I would like to go back to the original issue: do we need to focus on results? It goes back to the old discussion on process approach and goal oriented approach. According to some proponents of the process approach, emancipation was the main development goal, so who cares whether the school is built, or the food produced. By having unclear, vague or multiple objectives, some NGOs, but also bilateral and multilateral agencies, have unmeasurable results. They have a right to choose this approach, and important lessons can be learned in the process.
However,
When development is funded by donor money, especially donor government money, some rules have to be followed. One of them is that it should be used for what it is aimed for. Cash on delivery complies with this rule. Working “in the general direction of good” doesn’t. This is why this kind of projects NGOs should rather finance with their own resources.

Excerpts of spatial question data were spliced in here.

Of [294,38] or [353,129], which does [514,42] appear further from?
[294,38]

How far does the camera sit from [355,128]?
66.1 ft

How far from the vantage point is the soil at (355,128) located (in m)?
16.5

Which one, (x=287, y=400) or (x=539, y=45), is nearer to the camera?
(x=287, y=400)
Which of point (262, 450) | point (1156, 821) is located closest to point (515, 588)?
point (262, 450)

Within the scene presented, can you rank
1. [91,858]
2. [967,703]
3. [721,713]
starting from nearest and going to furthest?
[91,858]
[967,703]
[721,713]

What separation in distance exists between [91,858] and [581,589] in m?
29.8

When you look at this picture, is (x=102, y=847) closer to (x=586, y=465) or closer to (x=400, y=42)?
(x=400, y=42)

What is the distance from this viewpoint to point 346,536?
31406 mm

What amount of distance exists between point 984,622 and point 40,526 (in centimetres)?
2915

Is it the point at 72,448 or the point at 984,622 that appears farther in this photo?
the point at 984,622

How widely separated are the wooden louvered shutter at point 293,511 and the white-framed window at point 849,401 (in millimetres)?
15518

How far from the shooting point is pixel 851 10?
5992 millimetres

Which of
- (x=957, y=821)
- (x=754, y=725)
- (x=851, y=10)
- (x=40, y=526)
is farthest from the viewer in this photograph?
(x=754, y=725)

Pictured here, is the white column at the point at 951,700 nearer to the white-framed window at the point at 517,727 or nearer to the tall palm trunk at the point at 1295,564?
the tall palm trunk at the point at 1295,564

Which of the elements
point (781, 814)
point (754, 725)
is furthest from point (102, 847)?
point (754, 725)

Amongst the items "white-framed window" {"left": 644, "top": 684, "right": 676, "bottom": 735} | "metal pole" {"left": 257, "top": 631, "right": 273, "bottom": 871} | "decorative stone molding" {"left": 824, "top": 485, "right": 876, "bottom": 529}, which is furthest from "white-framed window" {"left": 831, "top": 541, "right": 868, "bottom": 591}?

This is not because there is a belief that only results count. It is because the tax payer has a legal right to know what his money was used for. Moreover, as the needs are way bigger than the available resources priorities must be set. Normally the first investment will be the one where there is a guaranteed maximum return. Less will be invested in more risky ventures, although I would agree there must always be enough “risk capital”for innovative or risky approaches.
charlotteornemark · October 27, 2010 at 1:23 pm
Just wanted to add that in a long-term consultancy I did for Sida on supporting some framework NGOs to set up non-linear, outcome-focused RBM systems for their operations in deepening democracy (which, by the way, was a BATTLE! both internally in the NGOs and took more than anticipated ‘sensitisation’ within the donor agency), we recently came to a situation where one of the NGOs who previously resisted the whole RBM-thing said: “Wow, NOW I get it. We could really use this to reclaim power over our own programmes.” So can RBM be an empowering tool rather than a draining, bureucratic, vertical one led by donor interests? Yes, absolutely! But instead of spending time and energy on resisting it, it actually takes some guts to ‘claim’ it, fit the language to one’s own reality and start to communicate results (and to motivate why all are not necessarily quantifiable if that is the case)! I see lots of similarities between RBM and ‘systematic investigative reporting’ (being a former journalist), and that just makes it so much more interesting… 🙂 Thanks for an interesting article! Charlotte ([email protected])
Skantch · October 27, 2010 at 10:07 pm
What gets me is that so many of the “results” are fuzzy around the edges with everyone in the reporting chain, governments, development partners and donors all wanting to see the positive story. There is little independent verification. So everyone is focusing on a satisfyingly positive story and there is little time to focus on the lessons and what’s not working.